Web-tech-based desktop apps (Electron, Tauri, Chromium shells)
- Several teams ship “desktop” apps as HTML/JS/CSS in Electron, Tauri, or custom Chromium shells.
- One experience with an internal Chromium fork reports terrible performance and heavy tracking; another counters that poor performance is due to bad engineering, not web tech itself.
- File System Access API in Chromium makes pure web apps feel more native for file-centric tools, but Firefox/Safari’s security stance and lack of key APIs block full portability.

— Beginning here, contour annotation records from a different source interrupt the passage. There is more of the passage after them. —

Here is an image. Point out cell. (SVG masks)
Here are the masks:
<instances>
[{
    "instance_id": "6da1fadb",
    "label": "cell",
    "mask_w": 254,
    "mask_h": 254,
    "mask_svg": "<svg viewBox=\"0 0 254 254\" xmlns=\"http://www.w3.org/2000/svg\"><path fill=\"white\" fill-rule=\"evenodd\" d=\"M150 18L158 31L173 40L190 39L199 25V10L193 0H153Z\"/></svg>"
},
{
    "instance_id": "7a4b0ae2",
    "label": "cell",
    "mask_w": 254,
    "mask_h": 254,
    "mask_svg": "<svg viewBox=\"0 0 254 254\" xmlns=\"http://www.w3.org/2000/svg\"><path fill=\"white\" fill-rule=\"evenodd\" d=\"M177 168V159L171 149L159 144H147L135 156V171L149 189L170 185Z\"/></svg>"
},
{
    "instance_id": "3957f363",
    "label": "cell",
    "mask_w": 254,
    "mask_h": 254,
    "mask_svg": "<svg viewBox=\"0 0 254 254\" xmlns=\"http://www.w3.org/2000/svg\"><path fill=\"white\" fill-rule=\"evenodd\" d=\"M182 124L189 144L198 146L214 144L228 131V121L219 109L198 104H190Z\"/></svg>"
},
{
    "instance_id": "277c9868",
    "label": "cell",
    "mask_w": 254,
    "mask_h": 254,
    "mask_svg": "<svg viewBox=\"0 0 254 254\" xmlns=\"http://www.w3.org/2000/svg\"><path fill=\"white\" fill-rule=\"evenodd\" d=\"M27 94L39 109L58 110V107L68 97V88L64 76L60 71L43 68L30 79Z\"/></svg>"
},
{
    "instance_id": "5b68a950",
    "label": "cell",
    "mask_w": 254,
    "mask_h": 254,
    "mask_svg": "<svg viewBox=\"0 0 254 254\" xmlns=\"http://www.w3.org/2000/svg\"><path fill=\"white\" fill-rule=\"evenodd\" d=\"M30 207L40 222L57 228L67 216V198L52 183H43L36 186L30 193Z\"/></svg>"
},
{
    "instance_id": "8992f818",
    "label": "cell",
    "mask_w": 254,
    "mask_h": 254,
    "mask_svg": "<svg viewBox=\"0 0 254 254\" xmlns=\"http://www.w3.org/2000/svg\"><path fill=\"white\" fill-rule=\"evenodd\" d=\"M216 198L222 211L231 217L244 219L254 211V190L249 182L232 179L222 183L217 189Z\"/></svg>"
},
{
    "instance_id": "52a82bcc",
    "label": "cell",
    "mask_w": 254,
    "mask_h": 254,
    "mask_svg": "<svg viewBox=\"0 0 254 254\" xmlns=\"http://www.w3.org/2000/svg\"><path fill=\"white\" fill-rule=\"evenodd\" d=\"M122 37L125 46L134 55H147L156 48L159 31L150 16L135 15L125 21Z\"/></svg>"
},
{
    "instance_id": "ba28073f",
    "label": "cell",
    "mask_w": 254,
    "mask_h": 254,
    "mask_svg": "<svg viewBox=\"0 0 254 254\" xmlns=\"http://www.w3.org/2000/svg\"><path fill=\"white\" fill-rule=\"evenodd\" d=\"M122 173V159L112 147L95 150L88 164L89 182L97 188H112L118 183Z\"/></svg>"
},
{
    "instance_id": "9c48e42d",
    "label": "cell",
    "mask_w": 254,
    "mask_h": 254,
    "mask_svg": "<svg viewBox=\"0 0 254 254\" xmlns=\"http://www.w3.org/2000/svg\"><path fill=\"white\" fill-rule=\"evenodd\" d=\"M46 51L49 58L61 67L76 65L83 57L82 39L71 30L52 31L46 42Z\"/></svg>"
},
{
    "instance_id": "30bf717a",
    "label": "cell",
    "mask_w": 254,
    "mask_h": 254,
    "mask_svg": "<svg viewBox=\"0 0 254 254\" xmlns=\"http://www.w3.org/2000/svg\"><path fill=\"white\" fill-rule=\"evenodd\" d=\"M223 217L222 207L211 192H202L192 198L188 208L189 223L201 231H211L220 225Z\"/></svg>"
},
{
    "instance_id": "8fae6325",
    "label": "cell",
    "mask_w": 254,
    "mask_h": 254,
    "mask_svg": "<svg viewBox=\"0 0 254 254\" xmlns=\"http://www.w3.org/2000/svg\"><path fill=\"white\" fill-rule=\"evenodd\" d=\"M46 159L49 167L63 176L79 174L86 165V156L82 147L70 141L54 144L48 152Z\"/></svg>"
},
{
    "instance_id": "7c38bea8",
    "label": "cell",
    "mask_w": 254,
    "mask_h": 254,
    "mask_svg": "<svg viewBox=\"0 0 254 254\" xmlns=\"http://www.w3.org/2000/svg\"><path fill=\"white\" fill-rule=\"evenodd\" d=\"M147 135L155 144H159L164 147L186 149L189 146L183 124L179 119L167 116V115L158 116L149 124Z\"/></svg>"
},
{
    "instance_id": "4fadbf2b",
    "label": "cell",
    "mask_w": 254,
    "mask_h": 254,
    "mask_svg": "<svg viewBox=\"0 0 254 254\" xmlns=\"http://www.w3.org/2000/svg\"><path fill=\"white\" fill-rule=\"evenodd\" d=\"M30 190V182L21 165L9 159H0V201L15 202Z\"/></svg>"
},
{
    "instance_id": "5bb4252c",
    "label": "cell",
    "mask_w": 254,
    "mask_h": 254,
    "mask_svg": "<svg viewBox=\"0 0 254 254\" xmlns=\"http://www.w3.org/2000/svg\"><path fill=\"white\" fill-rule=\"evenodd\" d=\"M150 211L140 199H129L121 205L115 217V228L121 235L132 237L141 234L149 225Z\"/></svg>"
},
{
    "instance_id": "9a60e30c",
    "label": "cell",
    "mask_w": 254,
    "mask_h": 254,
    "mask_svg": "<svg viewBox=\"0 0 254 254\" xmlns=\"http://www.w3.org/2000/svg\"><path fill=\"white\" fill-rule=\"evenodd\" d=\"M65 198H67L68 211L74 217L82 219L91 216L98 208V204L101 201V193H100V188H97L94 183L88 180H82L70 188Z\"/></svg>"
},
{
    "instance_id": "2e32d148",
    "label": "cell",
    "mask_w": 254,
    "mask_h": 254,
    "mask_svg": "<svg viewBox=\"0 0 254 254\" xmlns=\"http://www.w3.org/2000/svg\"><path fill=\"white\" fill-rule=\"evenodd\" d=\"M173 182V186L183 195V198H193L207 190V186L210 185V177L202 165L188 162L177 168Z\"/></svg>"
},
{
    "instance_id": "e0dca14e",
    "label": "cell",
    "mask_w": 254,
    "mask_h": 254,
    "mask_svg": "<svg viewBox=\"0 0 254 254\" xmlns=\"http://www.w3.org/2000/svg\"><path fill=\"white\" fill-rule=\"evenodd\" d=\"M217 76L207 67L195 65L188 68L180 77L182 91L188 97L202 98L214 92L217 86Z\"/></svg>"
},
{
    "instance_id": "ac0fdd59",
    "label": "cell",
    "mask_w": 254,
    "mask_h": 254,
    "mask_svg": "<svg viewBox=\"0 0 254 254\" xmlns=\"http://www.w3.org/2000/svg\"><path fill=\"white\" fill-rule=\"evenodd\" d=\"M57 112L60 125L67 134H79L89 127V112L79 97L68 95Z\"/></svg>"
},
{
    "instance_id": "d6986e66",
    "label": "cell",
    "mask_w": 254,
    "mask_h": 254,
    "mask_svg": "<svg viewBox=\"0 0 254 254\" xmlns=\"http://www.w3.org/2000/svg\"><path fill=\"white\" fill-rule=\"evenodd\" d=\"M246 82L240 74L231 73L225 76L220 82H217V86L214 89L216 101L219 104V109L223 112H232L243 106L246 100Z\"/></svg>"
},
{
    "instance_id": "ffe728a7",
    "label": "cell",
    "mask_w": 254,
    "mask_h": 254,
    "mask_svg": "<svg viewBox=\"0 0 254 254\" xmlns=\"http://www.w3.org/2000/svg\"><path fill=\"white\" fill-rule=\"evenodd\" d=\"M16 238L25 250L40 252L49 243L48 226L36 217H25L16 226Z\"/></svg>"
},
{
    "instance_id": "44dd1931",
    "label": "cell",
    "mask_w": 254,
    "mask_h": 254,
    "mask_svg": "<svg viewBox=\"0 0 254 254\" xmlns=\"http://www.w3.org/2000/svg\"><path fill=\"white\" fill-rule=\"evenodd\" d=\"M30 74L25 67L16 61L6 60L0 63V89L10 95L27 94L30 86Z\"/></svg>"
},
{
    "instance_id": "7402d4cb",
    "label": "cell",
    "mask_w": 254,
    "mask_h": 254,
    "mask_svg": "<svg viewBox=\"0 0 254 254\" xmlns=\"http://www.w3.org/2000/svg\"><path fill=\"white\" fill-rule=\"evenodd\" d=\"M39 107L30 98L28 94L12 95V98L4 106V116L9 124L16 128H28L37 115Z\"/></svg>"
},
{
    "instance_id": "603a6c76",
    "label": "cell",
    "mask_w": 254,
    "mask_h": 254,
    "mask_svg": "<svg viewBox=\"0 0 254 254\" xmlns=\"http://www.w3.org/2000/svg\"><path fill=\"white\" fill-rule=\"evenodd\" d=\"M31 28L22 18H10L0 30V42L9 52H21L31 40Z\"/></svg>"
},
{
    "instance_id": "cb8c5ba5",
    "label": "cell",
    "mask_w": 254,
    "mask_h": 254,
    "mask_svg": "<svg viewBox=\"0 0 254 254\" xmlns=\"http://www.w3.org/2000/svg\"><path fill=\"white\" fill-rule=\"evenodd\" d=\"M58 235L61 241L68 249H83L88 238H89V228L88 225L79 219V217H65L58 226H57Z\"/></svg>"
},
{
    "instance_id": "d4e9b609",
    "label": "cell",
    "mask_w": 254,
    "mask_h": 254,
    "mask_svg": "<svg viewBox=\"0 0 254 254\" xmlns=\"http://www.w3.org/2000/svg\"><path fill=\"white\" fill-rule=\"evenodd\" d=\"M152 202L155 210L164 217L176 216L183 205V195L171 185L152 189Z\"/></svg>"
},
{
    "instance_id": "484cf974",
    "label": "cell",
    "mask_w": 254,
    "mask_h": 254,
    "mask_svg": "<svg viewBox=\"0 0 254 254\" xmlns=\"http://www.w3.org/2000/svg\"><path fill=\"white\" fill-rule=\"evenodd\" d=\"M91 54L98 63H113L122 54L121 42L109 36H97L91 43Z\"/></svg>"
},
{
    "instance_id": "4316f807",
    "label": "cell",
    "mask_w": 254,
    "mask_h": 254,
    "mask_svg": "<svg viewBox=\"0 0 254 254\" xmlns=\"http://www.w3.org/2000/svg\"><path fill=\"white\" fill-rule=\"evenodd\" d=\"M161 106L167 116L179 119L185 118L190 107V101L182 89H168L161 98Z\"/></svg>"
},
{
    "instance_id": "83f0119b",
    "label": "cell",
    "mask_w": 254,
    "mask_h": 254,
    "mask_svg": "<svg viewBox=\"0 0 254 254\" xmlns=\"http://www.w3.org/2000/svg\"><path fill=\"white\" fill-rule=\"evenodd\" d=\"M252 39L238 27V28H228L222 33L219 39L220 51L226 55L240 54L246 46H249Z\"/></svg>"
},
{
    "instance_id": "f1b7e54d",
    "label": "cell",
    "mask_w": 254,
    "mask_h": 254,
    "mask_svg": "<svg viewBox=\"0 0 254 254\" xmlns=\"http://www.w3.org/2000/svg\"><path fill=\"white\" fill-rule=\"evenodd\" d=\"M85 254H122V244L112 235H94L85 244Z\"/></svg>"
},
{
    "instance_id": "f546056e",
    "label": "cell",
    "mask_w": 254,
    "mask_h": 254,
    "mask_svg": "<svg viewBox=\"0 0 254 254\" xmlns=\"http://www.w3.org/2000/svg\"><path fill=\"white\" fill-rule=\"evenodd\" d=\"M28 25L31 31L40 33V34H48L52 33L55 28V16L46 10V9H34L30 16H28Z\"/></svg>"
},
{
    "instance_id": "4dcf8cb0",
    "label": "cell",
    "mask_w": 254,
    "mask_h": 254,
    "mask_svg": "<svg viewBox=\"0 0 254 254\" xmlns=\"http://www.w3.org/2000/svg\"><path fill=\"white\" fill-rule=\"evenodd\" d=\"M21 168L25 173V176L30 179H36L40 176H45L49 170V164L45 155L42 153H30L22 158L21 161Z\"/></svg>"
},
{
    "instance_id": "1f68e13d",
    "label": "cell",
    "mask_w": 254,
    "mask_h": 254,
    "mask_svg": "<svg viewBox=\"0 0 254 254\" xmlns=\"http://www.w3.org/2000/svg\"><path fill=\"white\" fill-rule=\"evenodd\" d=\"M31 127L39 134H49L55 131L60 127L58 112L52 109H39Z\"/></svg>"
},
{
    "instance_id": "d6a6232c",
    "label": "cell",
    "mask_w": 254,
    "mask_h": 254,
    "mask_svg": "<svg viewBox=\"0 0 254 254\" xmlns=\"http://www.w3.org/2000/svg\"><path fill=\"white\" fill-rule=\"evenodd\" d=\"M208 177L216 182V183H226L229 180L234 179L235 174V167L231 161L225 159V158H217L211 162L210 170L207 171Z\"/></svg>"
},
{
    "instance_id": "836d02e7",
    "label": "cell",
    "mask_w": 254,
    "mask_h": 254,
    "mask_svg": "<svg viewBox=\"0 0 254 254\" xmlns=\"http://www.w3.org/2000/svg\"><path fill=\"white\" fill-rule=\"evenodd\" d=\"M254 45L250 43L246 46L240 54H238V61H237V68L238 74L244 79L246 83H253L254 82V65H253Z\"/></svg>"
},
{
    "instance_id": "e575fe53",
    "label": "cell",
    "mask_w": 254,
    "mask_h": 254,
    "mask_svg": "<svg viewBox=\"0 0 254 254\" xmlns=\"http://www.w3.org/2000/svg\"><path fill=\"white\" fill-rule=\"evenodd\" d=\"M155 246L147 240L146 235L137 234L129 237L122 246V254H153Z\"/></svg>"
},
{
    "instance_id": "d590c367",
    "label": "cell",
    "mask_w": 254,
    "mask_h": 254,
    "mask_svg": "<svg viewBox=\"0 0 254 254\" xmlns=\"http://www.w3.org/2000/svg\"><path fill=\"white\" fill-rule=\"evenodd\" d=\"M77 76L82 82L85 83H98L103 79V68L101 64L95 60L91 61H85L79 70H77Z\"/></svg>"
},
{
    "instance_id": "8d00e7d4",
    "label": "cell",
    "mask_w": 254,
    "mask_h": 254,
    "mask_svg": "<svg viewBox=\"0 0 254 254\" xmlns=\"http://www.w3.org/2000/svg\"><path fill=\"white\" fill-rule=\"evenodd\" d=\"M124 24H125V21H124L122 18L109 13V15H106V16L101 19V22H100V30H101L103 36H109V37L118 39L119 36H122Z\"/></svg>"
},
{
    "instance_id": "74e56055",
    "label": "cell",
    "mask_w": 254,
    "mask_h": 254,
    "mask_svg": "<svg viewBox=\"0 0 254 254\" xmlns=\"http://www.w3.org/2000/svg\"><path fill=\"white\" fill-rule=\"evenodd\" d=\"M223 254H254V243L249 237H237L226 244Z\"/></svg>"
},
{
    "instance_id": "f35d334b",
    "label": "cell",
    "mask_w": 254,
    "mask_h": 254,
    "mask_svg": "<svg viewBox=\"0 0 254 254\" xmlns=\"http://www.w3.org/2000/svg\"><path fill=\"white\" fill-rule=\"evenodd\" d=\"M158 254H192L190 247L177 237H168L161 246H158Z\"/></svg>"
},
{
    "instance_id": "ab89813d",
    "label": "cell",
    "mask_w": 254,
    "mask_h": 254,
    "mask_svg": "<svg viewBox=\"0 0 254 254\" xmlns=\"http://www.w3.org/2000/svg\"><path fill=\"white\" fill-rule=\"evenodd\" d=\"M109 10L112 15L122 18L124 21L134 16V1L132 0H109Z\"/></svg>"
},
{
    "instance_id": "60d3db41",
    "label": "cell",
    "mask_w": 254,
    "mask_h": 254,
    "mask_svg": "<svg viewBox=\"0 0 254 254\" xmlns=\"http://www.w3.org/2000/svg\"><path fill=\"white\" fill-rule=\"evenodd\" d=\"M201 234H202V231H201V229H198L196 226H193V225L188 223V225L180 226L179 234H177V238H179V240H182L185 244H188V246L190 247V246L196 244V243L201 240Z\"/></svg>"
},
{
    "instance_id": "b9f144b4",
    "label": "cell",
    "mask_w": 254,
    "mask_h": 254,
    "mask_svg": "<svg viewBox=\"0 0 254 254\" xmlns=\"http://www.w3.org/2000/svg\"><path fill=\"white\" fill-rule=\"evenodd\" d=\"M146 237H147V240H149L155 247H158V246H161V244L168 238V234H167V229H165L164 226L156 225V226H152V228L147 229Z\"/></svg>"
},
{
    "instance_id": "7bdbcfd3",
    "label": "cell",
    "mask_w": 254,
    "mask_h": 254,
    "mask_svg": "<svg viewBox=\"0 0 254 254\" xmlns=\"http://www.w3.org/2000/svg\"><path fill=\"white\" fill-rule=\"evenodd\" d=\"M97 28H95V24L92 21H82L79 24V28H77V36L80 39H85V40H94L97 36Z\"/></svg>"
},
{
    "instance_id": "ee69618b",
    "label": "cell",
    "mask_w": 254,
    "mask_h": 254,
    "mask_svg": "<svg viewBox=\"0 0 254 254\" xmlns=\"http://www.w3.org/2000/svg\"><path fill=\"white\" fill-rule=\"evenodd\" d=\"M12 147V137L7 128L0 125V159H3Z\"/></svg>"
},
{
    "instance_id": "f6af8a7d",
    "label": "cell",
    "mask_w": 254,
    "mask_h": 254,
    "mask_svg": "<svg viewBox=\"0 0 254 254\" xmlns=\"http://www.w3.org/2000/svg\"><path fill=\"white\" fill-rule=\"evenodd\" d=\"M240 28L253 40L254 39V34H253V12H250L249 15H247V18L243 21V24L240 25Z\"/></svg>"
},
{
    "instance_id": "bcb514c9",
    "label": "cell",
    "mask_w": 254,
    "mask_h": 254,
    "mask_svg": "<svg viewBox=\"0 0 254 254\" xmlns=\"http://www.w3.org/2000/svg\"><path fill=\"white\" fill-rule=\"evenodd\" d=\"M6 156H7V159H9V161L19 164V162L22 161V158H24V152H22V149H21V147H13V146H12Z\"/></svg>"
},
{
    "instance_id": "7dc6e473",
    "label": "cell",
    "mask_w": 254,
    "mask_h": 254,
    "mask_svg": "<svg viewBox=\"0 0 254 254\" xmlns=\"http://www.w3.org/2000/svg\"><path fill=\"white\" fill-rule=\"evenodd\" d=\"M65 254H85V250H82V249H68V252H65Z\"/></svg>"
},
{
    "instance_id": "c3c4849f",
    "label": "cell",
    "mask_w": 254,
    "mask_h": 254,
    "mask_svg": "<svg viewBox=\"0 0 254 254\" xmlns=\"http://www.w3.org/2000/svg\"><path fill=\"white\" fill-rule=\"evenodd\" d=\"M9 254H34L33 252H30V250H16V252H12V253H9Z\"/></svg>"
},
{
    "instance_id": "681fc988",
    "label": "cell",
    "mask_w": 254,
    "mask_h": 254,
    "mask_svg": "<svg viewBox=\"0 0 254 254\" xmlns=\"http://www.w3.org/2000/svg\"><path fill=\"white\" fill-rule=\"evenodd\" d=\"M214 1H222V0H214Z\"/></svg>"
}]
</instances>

- Electron gets both defense (“hate is undeserved, many successful apps”) and endorsement as the simplest way to ship cross‑platform installables.
Rust and newer UI frameworks
- Rust shows up in multiple forms: Rust+egui (immediate mode, less convenient than web), Rust+Qt via cxx‑qt, Rust+Slint (praised for stability and native widgets), Dioxus, and custom GPU stacks (egui+wgpu).
- Tauri (Rust core + system webview) is seen as promising but some report poor Linux performance.
- General sense that Rust GUIs are improving but still immature compared with .NET/Qt.
Other notable toolchains and niches
- Flutter is considered highly productive (including embedded Linux) but many fear Google “graveyard” risk; some still happily use it for internal tools.
- Game/graphics engines (Dear ImGui, LÖVE, JUCE, Godot) are used for specialized or audio/game‑style UIs; trade-offs include performance and integration quirks, but great dev ergonomics for some.
- Python stacks mentioned: PySide/PyQt, GTK, Kivy, Tcl/Tk; Common Lisp users wrap Qt4, Tk, or OpenGL windows.
- Go developers use Wails (webview) or Fyne/TUI libraries; some highlight how trivial cross‑platform TUIs are vs GUIs.
Meta: fragmentation, careers, and AI
- Thread itself is cited as evidence of extreme fragmentation in desktop tooling; no clear winner beyond “Qt still best overall cross‑platform native,” with many caveats.
- Native desktop is still seen as viable, especially for security‑sensitive or E2EE apps, embedded devices, and specialized tools; mass‑market greenfield projects often default to web tech.
- AI assistants (VS Code + Copilot, Claude, etc.) are commonly used and said to make even C/C++ desktop work more approachable.